Existen infinitas formas de hacer política y nuestra historia ha dado probadas muestra de ello. Muchos de nuestros grandes hombres y mujeres abrazaron lo que se conoce como la política arquitectónica: supieron organizar las energías nacionales pensando en el interés común y dieron lugar a décadas de gran desarrollo de nuestro país. Un indicador de esto es que, por mucho tiempo, solo EEUU superó a Argentina como destino de las personas que emigraban en busca de un horizonte mejor.
El anverso de esta forma de hacer política es lo que los griegos llamaban la política agonal, la que se centra en la lucha por el poder. Desde ya, y por definición, la política entraña la lucha por el poder. Cuando se agota en dicha disputa y no ofrece ningún intento de construcción posible, sin embargo, es una política que solo sirve los intereses de los que la practican. El corolario de esto es siempre el atraso y el retroceso de la vida nacional en todos sus aspectos. Argentina lo vivió de manera aguda en las luchas intestinas del siglo XIX y en las divisiones internas del siglo XX, que Guillermo O’Donnell titulo con maestría el juego imposible. Parece que ya en el siglo XXI el país llegó nuevamente a dicha encerrona.
¿Qué lleva a la dirigencia a esta forma pauperizada de hacer política, que apuntala las diferencias y dinamita los consensos? Lo fácil y poco costoso que es llevarla a cabo.
El caso contrario es de Arturo Frondizi, que hizo un pacto político con su antiguo rival, Juan Domingo Perón, con la expectativa de superar las divisiones profundas que atravesaba el país en ese entonces.
La culpa es de los otros
No está en mi ánimo brindar un manual para el político que se beneficia con la grieta, sino un análisis de esta forma de la política agonal pauperizada. Para empeazr, esta forma de hacer política se especializa en echar la culpa al otro. La culpa, de la misma manera inexorable en que la palabra de Dios se cumple en el Antiguo Testamento, es siempre del otro.
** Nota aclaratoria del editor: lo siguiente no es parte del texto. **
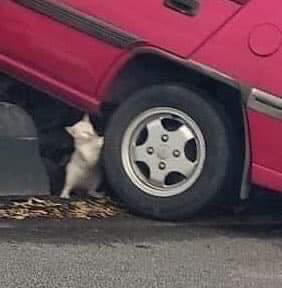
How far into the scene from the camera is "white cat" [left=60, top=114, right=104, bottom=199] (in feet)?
25.7

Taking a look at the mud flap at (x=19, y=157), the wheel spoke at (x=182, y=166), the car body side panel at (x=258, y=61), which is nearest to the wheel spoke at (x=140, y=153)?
the wheel spoke at (x=182, y=166)

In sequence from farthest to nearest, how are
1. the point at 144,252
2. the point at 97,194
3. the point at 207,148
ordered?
the point at 97,194, the point at 207,148, the point at 144,252

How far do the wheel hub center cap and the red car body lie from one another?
47 centimetres

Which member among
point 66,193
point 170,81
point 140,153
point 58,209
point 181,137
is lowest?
point 58,209

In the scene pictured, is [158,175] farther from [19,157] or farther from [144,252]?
[19,157]

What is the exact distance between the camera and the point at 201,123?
7.34 m

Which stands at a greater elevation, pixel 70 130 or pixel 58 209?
pixel 70 130

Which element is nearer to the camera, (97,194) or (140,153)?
(140,153)

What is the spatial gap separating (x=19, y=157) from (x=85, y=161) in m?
0.46

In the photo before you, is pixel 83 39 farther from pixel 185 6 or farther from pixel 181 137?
pixel 181 137

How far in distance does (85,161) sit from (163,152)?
671 mm

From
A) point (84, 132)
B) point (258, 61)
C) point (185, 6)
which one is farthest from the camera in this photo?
point (84, 132)

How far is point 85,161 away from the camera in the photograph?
7.88m

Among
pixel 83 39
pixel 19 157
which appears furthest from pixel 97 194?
pixel 83 39
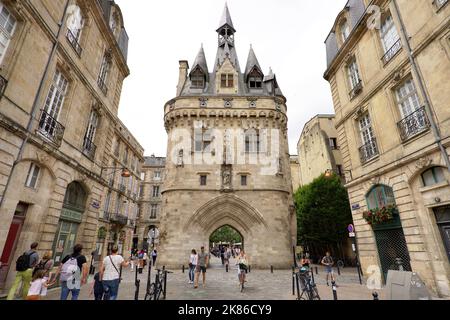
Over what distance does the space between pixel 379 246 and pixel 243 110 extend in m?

Las construcciones ideológicas de cuño tremendista son abonadas constantemente de forma tal de conducir el odio producido por las carencias actuales hacia fantasmas del pasado de un poder tal que se hace sentir a lo largo de los siglos.
Un ejemplo reciente de esto lo dio el presidente de la Nación, Alberto Fernández, cuando inauguró viviendas que no había finalizado la gestión de Mauricio Macri y declaró que la razón de esa postergación fue «el odio».
Estas construcciones ideológicas tienen un claro beneficio: eximen de toda responsabilidad por las acciones presentes. No importan los años pasados en el poder por parte del propio partido ni los cargos ostentados en sus administraciones. Uno no tiene nada que ver y la explicación del pobre presente siempre está en manos de un pasado ruinoso en el que se emboscan sombras terribles.
Esto me lleva al siguiente punto. Argentina dejó de vivir el presente y de pensar el futuro. La razón de nuestro deplorable estado, se supone, está en un pasado lejano frente al que no hay escapatoria. Estamos inermes frente a los hechos del ayer y solo nos resta someternos a ellos. La grieta es el «¿y qué le vamos a hacer?» llevado a política de Estado. Frente ello solo nos queda sumirnos en un pesimismo y resentimiento dentro del cual pensar un país mejor y comenzar a construir el camino hacia ello es equivalente a creer en los Reyes Magos. El único alivio momentáneo es enrostrar alguna chicana a nuestros vecinos de grieta y reírnos en la misma medida del odio que generamos.
Esta forma de hacer política es muy barata, cost effective. No importa de donde venga, ni como me haya desempeñado, si memorizo los enemigos que desde hace décadas explican lo mal que nos va y frente a cualquier inconveniente lo disparo con puntería hacia mis rivales, no solo logro deslindarme de cualquier responsabilidad sino que también logro el apoyo de mi trinchera. Ser un político que construya un país mejor, ya sea potenciando sus energías productivas, sus fuerzas intelectuales, buscando calibrar su políticas exterior o haciendo un uso más racional de los recursos, ¿para qué? Con solo atacar a mi rival, dentro de argumentos precocidos, ya me alcanza para lograr notoriedad y el apoyo de los propios.
Este manual —más bien Resumen Lerú, para los más viejos, o Rincón del Vago para mi generación— es de aplicación igual para ambos lados de la grieta. Lo mejor que podríamos hacer como argentinos es destruirlo y olvidarlo.